Ethics of app phoning home

Hey guys

I’m about to release a small app for free but am considering adding a small call to an api that simply logs the time and date that the app was run.

It’s kinda just for my own motivational (read vanity metrics) but is it kinda unethical?

Unless you display a message of what will be sent for information and provide the user with an option to participate or not, yes, I believe it is unethical to log usage without the user’s consent.

This all falls on a spectrum from invasive tracking to benign telemetry. The most ethical approach in all cases is to disclose what you intend to do, why, and what will be done with the data once you have it and then keep the user in choice by letting them opt into or opt out of the logging at any time.

My experience is that receiving user data of any kind is a burden you don’t want if it can be avoided. The responsibility to handle user data correctly and conform to laws around the world (especially the EU) is significant.

Regardless of the level of disclosure you choose, I recommend ensuring that nothing that identifies the user/customer is sent to your server. Also make sure none of their data and/or content is sent to your server. If you don’t have it, it cannot be hacked or become the target of a subpoena. Regardless of the content everything should be sent over a secure connection (https://).

Make sure your app will continue to operate if your server should go down or disappear. You don’t want the absence of your server to brick the app.
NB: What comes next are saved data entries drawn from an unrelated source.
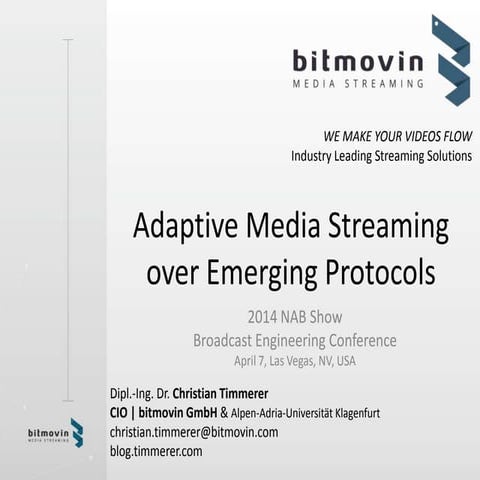 bitmovin
MEDIA STREAMING

WE MAKE YOUR VIDEOS FLOW
Industry Leading Streaming Solutions

Adaptive Media Streaming over Emerging Protocols

2014 NAB Show
Broadcast Engineering Conference
April 7, Las Vegas, NV, USA

Dipl.-Ing. Dr. Christian Timmerer
CIO | bitmovin GmbH & Alpen-Adria-Universität Klagenfurt
christian.timmerer@bitmovin.com
blog.timmerer.com

bitmovin
MEDIA STREAMING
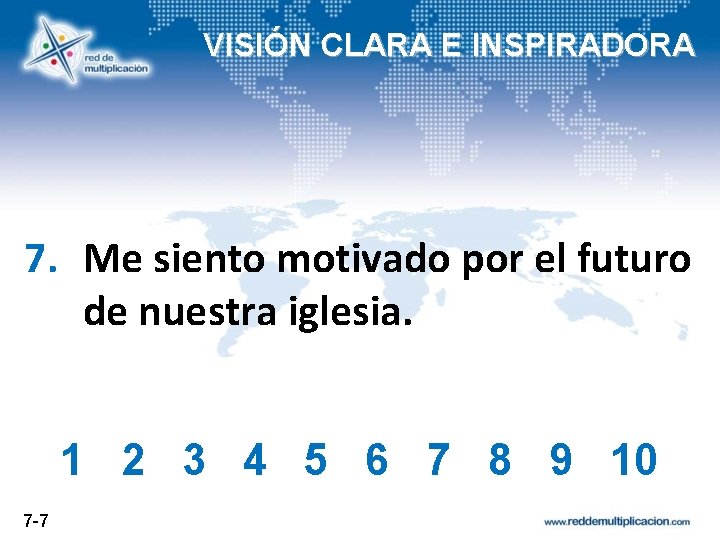 red de multiplicación

VISIÓN CLARA E INSPIRADORA

7. Me siento motivado por el futuro de nuestra iglesia.

1 2 3 4 5 6 7 8 9 10

7-7

www.reddemultiplicacion.com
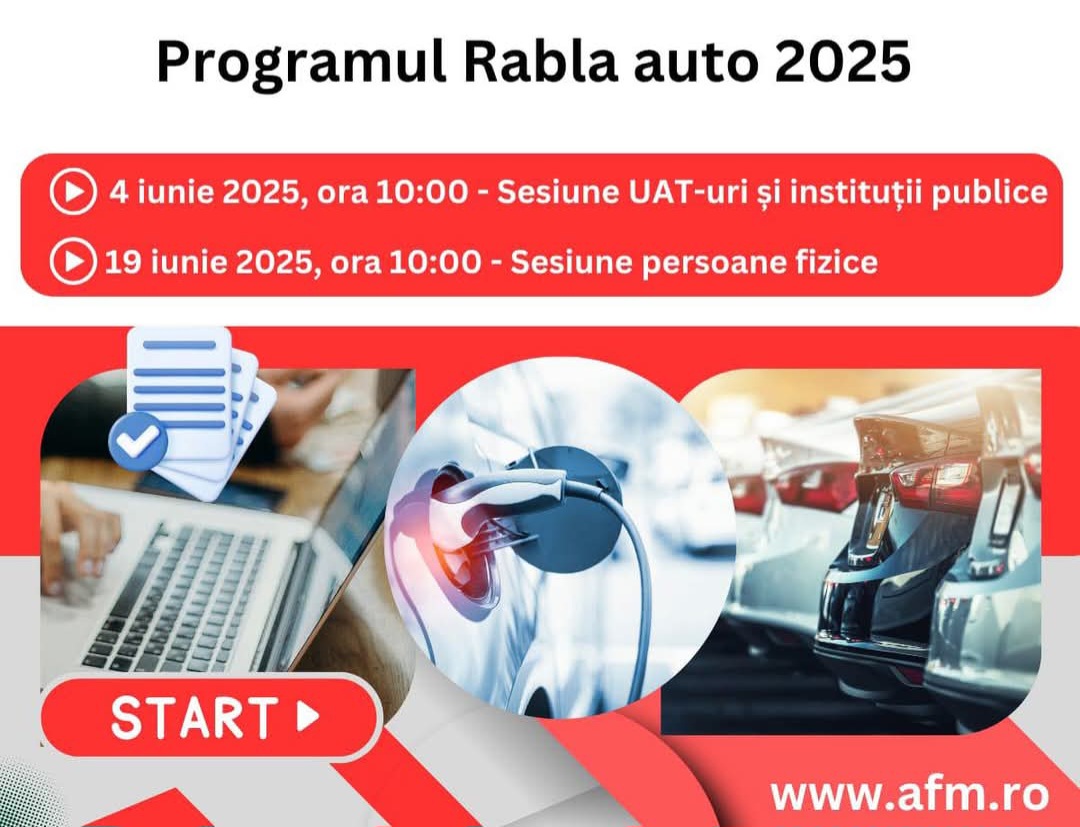 Programul Rabla auto 2025

4 iunie 2025, ora 10:00 - Sesiune UAT-uri și instituții publice

19 iunie 2025, ora 10:00 - Sesiune persoane fizice

START

www.afm.ro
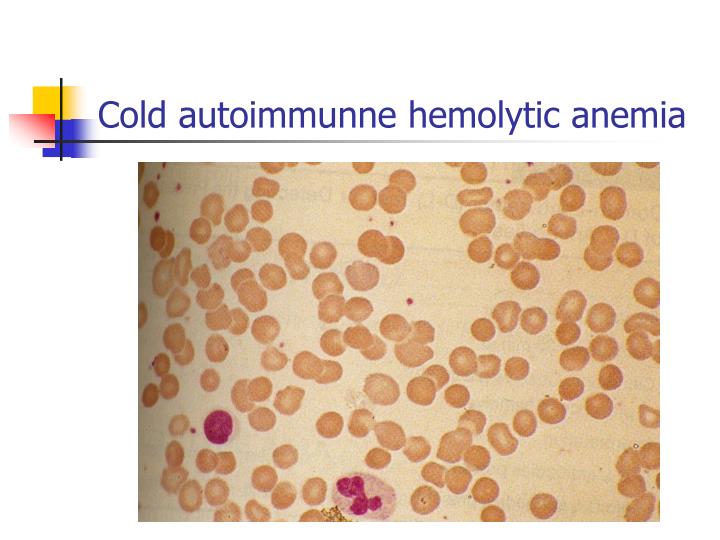 Cold autoimmunne hemolytic anemia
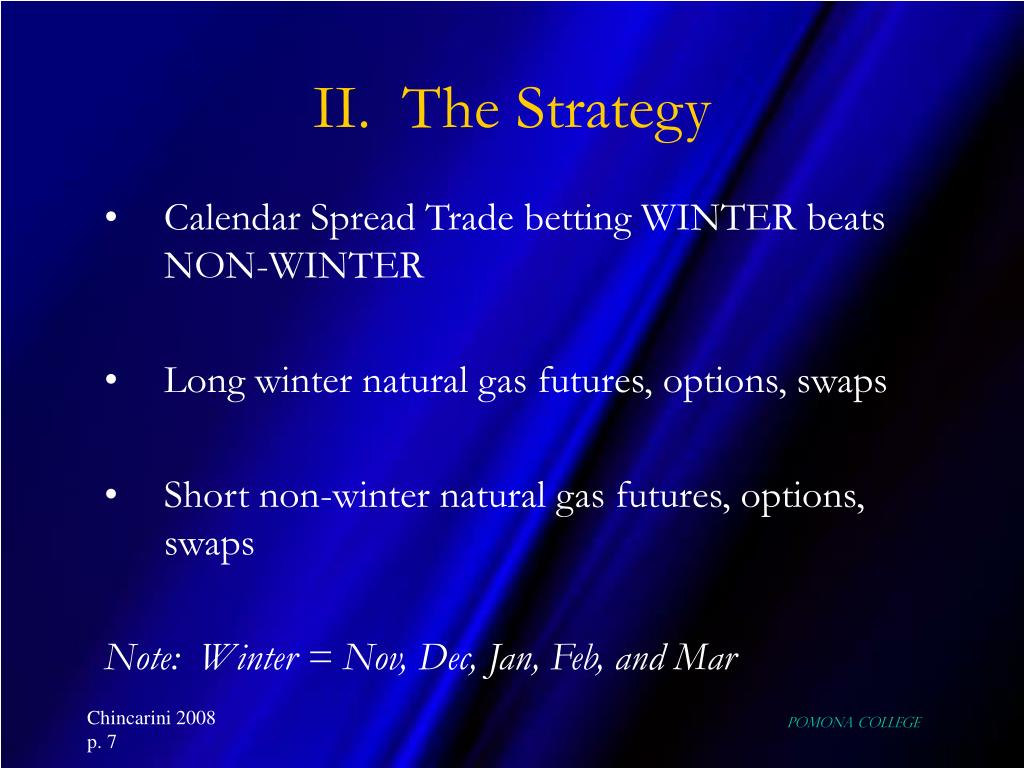 II.  The Strategy

• Calendar Spread Trade betting WINTER beats NON-WINTER

• Long winter natural gas futures, options, swaps

• Short non-winter natural gas futures, options, swaps

Note:  Winter = Nov, Dec, Jan, Feb, and Mar

Chincarini 2008
p. 7

POMONA COLLEGE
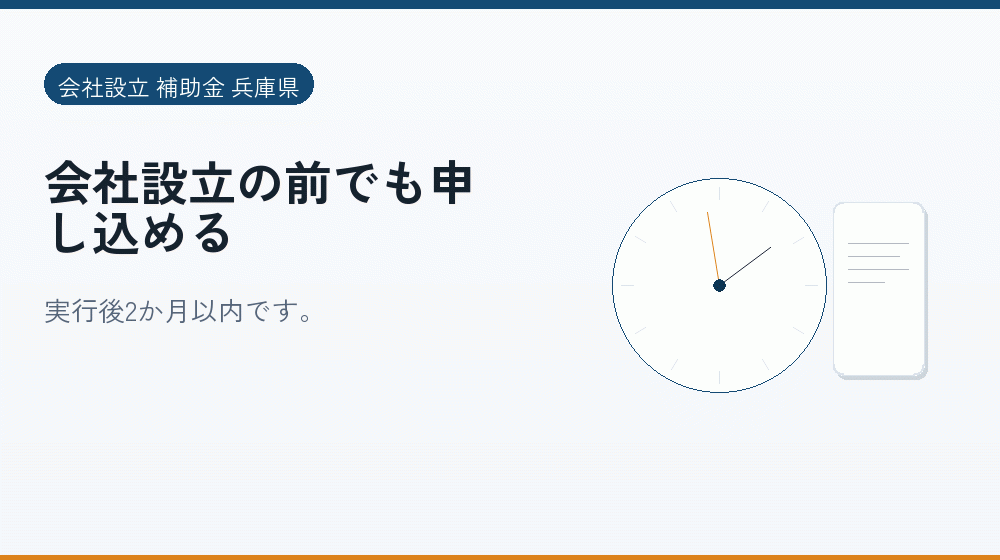 会社設立 補助金 兵庫県

会社設立の前でも申し込める

実行後2か月以内です。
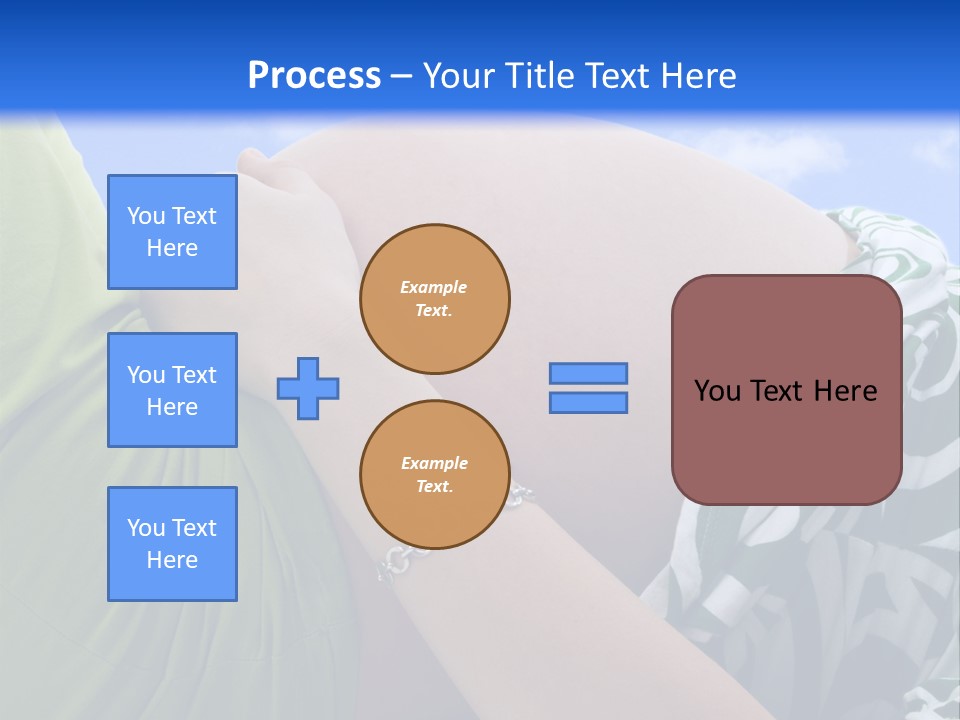 Process – Your Title Text Here

You Text Here

You Text Here

You Text Here

Example Text.

Example Text.

You Text Here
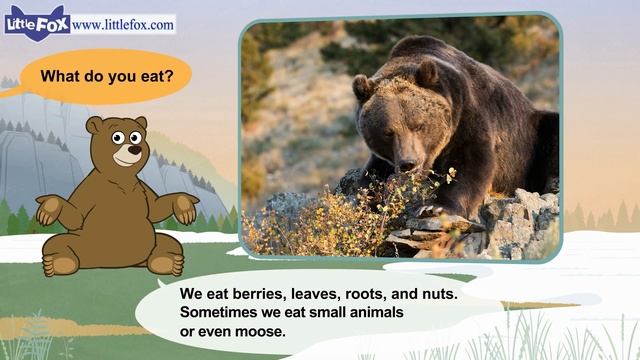 Little FOX www.littlefox.com

What do you eat?

We eat berries, leaves, roots, and nuts. Sometimes we eat small animals or even moose.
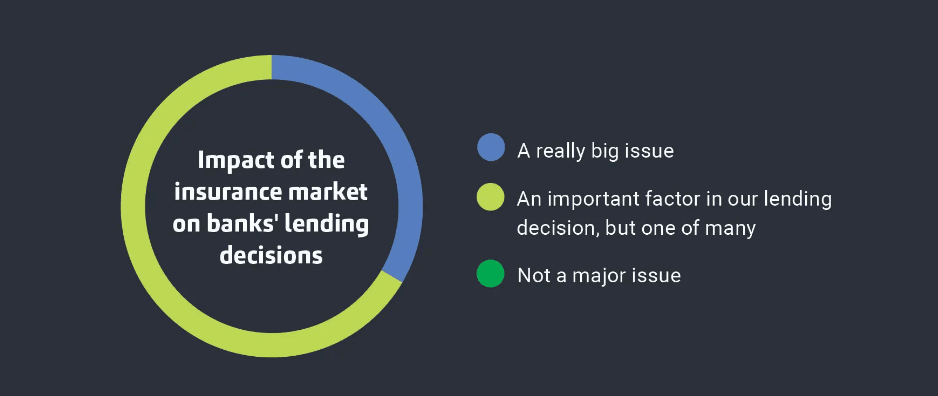 Impact of the insurance market on banks' lending decisions

A really big issue

An important factor in our lending decision, but one of many

Not a major issue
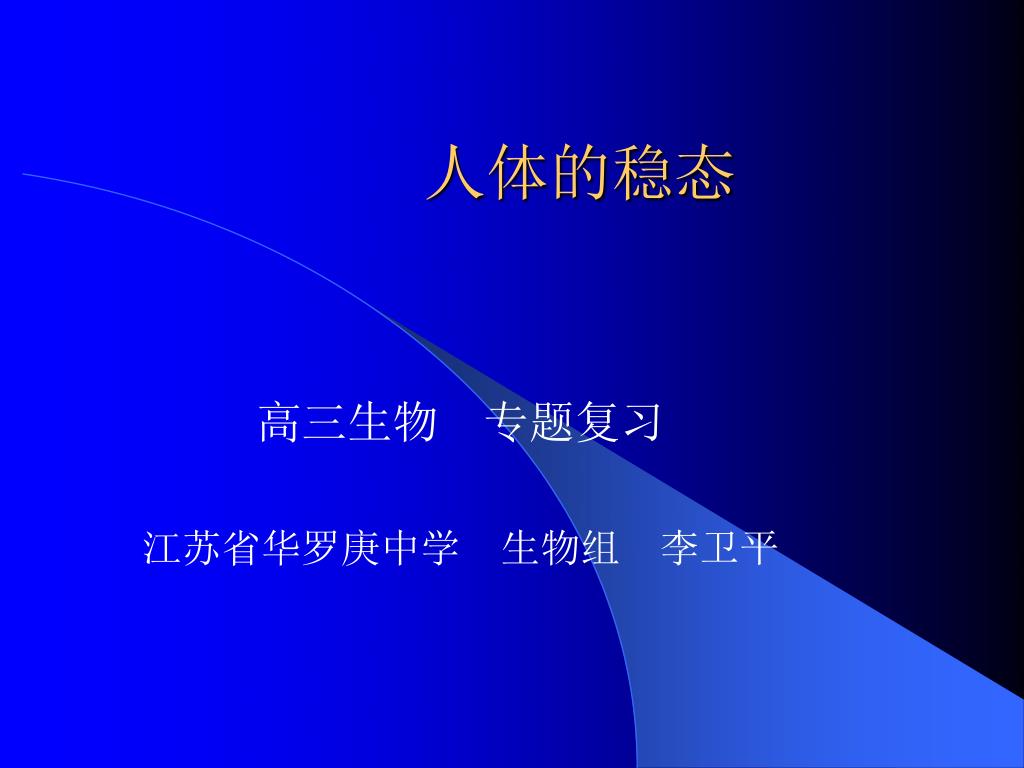 人体的稳态

高三生物　专题复习

江苏省华罗庚中学　生物组　李卫平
And finally, make sure the payload is small and rate-limited. Even though may people have good bandwidth speed and data limits, in some places (e.g. remote communities, cellular hotspots) reliable internet service is not a given.


Thanks All for the detailed responses.

Keyboard Maestro checks once per week to see if there is a new version available.

Version checks include the OS version and Keyboard Maestro version in order to know whether a new version is available. This used to be pretty standard in the pre-App Store days, with protocols like SIVC (Simple Internet Version Control) being common.

This seems entirely ethical, and IMO, practically required to keep support costs under control as having folks running out of date versions with resolved issues means more of my time is spent on support and less on development, so everyone loses.

Basically, as much of the point of phoning home should be to fairly directly benefit the user as you.

Now if an app were to start including information about what the user is doing, that would be absolutely be crossing the line (like practically every web app that tracks your keystrokes, mouse movements, clicks, etc).